* TASK INSTRUCTIONS:
Every entry below is to be returned unchanged. Images are not part of the copy.

* RECORDS SUPPLIED:
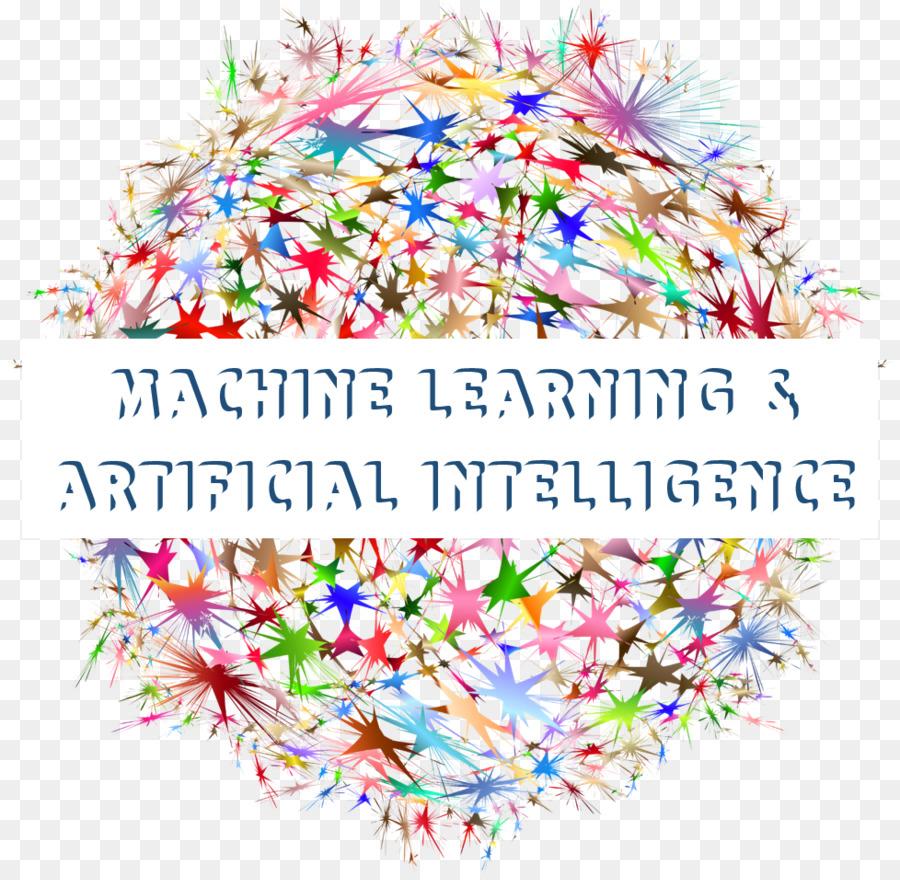 Circuito Neuronal : Red neuronal artificial aprendizaje profundo de la neurona de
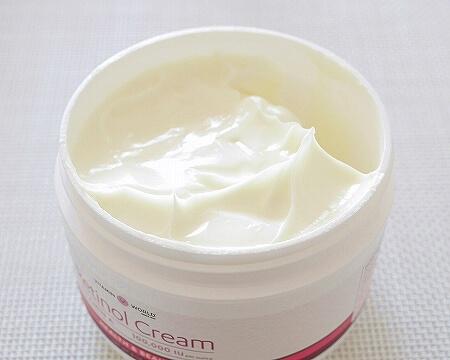 グアム 人気 おすすめ お土産 ビタミンワールド レチノールクリーム マイクロネシアモール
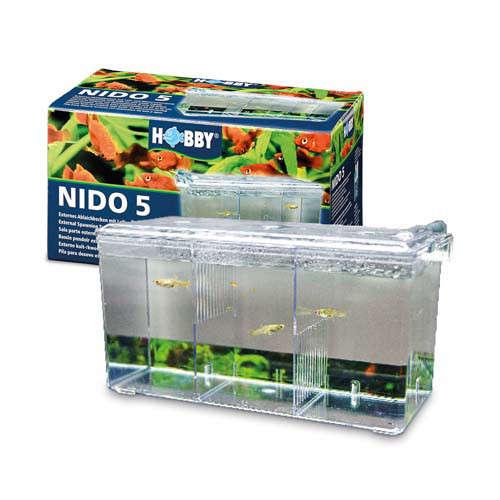 Hobby Nido 5 26x14x13 cm  met korting aantrekkelijk en goedkoop kopen
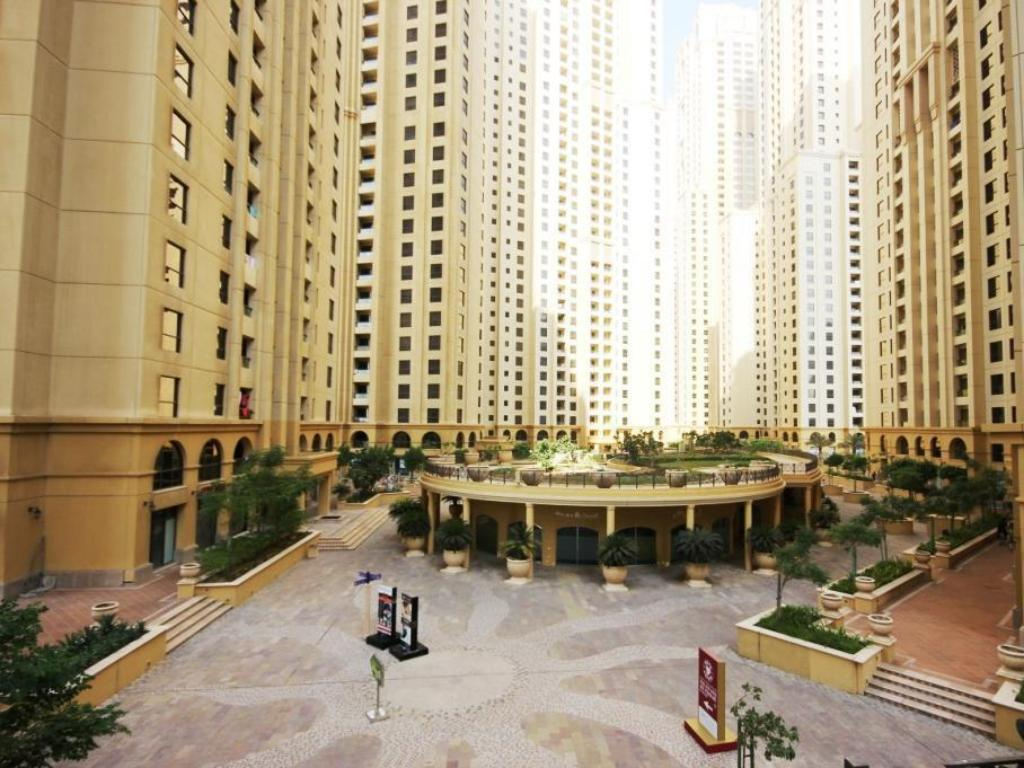 Exterior view Zenith Holiday Homes - Shams JBR Apartments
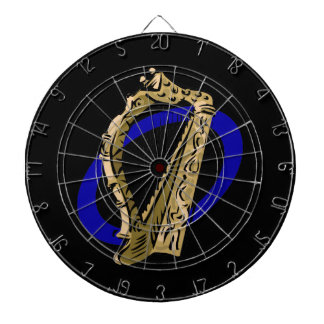Ornate harp graphic blue ring.png dart boards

* SOLUTION FOR THIS TASK:
 Circuito Neuronal : Red neuronal artificial aprendizaje profundo de la neurona de
 グアム 人気 おすすめ お土産 ビタミンワールド レチノールクリーム マイクロネシアモール
 Hobby Nido 5 26x14x13 cm  met korting aantrekkelijk en goedkoop kopen
 Exterior view Zenith Holiday Homes - Shams JBR Apartments
Ornate harp graphic blue ring.png dart boards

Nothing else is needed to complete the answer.